Auditors Responsibility
3. Our responsibility is to express an opinion on these standalone Ind AS financial statements based on our audit. In conducting our audit, we have taken into account the provisions of the Act, the accounting and auditing standards and matters which are required to be included in the audit report under the provisions of the Act and the Rules made thereunder.
We conducted our audit of the standalone Ind AS financial statements in accordance with the Standards on Auditing specified under Section 143(10) of the Act. Those Standards require that we comply with ethical requirements and plan and perform the audit to obtain reasonable assurance about whether the standalone Ind AS financial statements are free from material misstatement.
4. An audit involves performing procedures to obtain audit evidence about the amounts and the disclosures in the standalone Ind AS financial statements. The procedures selected depend on the auditors judgment, including the assessment of the risks of material misstatement of the standalone Ind AS financial statements, whether due to fraud or error.
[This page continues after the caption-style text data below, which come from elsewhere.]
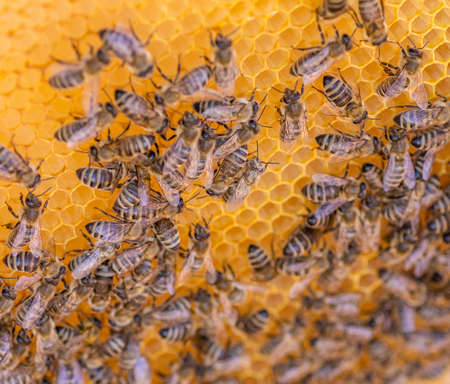 Bees on the honeycomb, top view. Honey cell with bees. Apiculture. Apiary. Wooden beehive and bees. beehive with honey bees, frames of the hive, top view.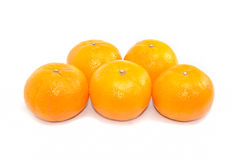 Group Five Oranges On White Background Royalty Free Stock Image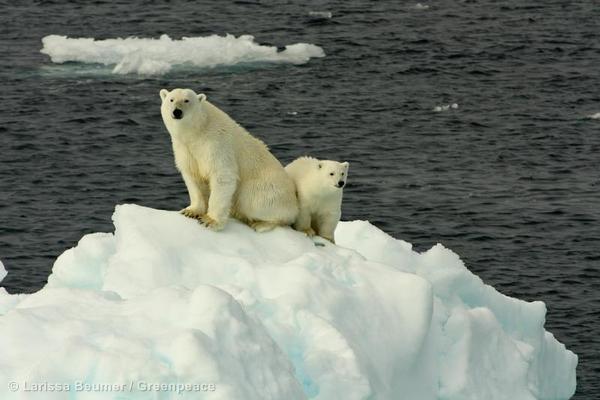 Polar Bears on Sea IceEisbaeren auf Eisscholle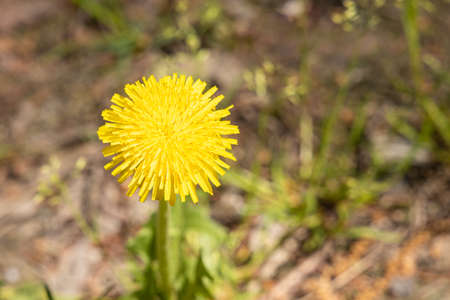 One yellow dandelion head is on a beautiful blurred orange background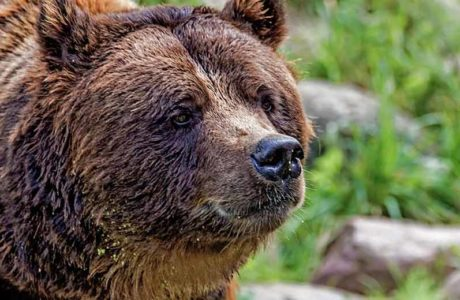 Two people attacked by brown bear in the Dolomites
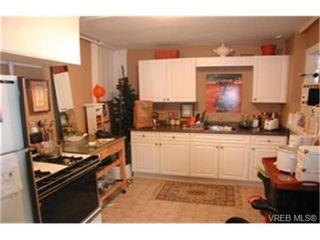 Photo 6: 166 Medana St in : Vi James Bay Multi Family for sale (Victoria)  : MLS®# 331467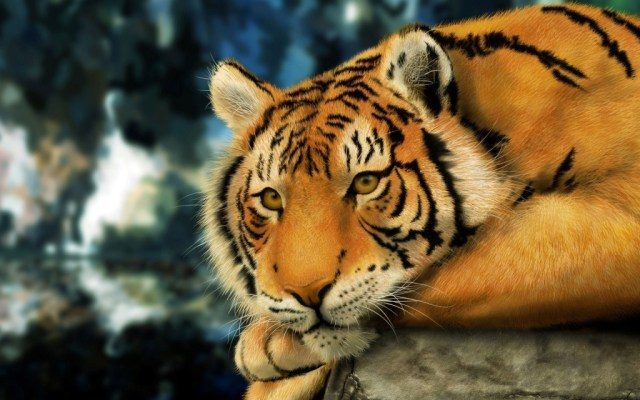 tiger-wallpapers-stugon.com (3)
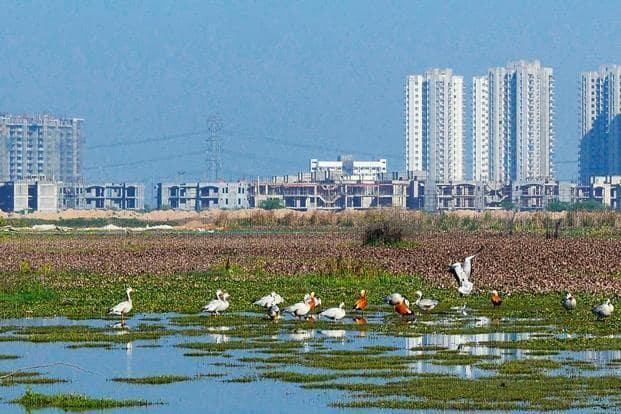 The Basai wetlands in Gurugram. Photo: Pankaj Gupta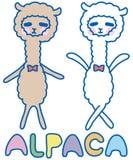Funny alpaca Royalty Free Stock Image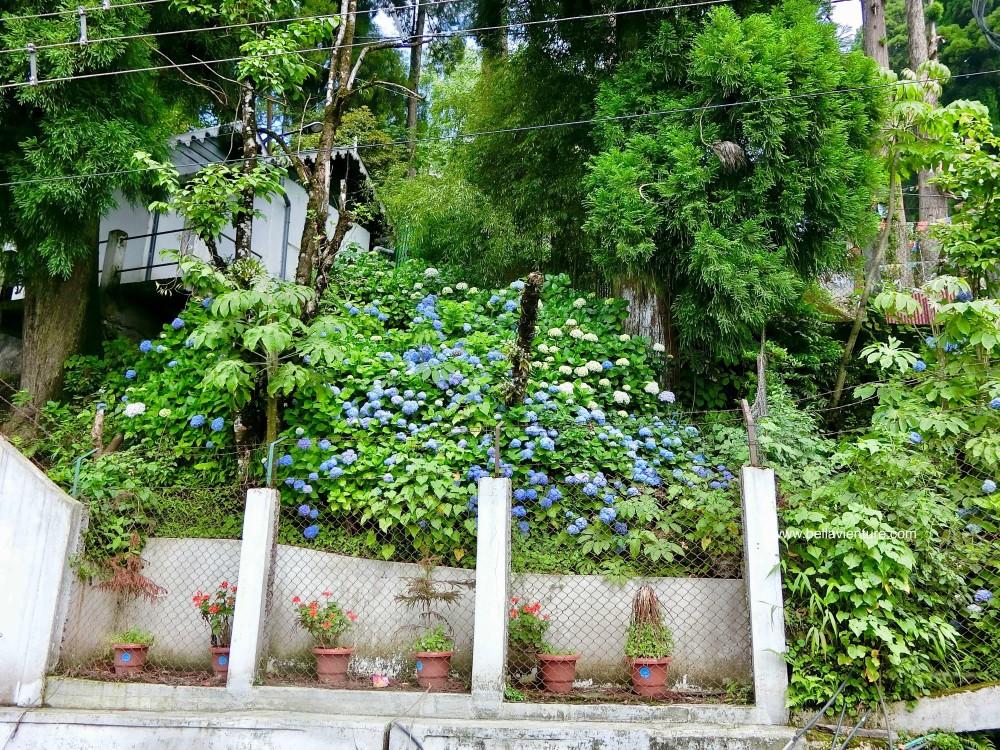 印度 大吉嶺 街景 繡球花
In making those risk assessments, the auditor considers internal financial control relevant to the Companys preparation of the standalone Ind AS financial statements that give a true and fair view in order to design audit procedures that are appropriate in the circumstances. An audit also includes evaluating the appropriateness of the accounting policies used and the reasonableness of the accounting estimates made by the Companys Directors, as well as evaluating the overall presentation of the standalone Ind AS financial statements.
5. We believe that the audit evidence obtained by us is sufficient and appropriate to provide a basis for our audit opinion on the standalone Ind AS financial statements..
Opinion
6. In our opinion and to the best of our information and according to the explanations given to us, the aforesaid standalone Ind AS financial statements give the information required by the Act in the manner so required and give a true and fair view in conformity with the accounting principles generally accepted in India, of the state of affairs of the Company as at 31st March, 2017, and its loss, total comprehensive loss, its cash flows and the changes in equity for the year ended on that date.
Emphasis of Matter
7. We draw attention to:
a) Note no 51 of the standalone Ind AS financial statement, stating thereto the matter of the Company incurring losses continuously and consequently the net-worth being eroded completely, the current liabilities exceeding the current assets, due compliance of CDR package not being met with and the lenders having since invoked the Strategic Debt Restructuring(SDR) pursuant to RBI Circulars dated 8th June, 2015 and 24th Sep, 2015 the implementation thereof being under progress. Further the management expect improvement in raw material availability, likely improvement in market scenario, cost synergies from merger, conversion of debts into equity and debt restructuring as may be agreed with lenders, it is expected that the overall financial health of the Company would improve considerably. Considering the above developments and favourable impact thereof on the Companys operations and financials, the Company has prepared the financial results on the basis of going concern basis.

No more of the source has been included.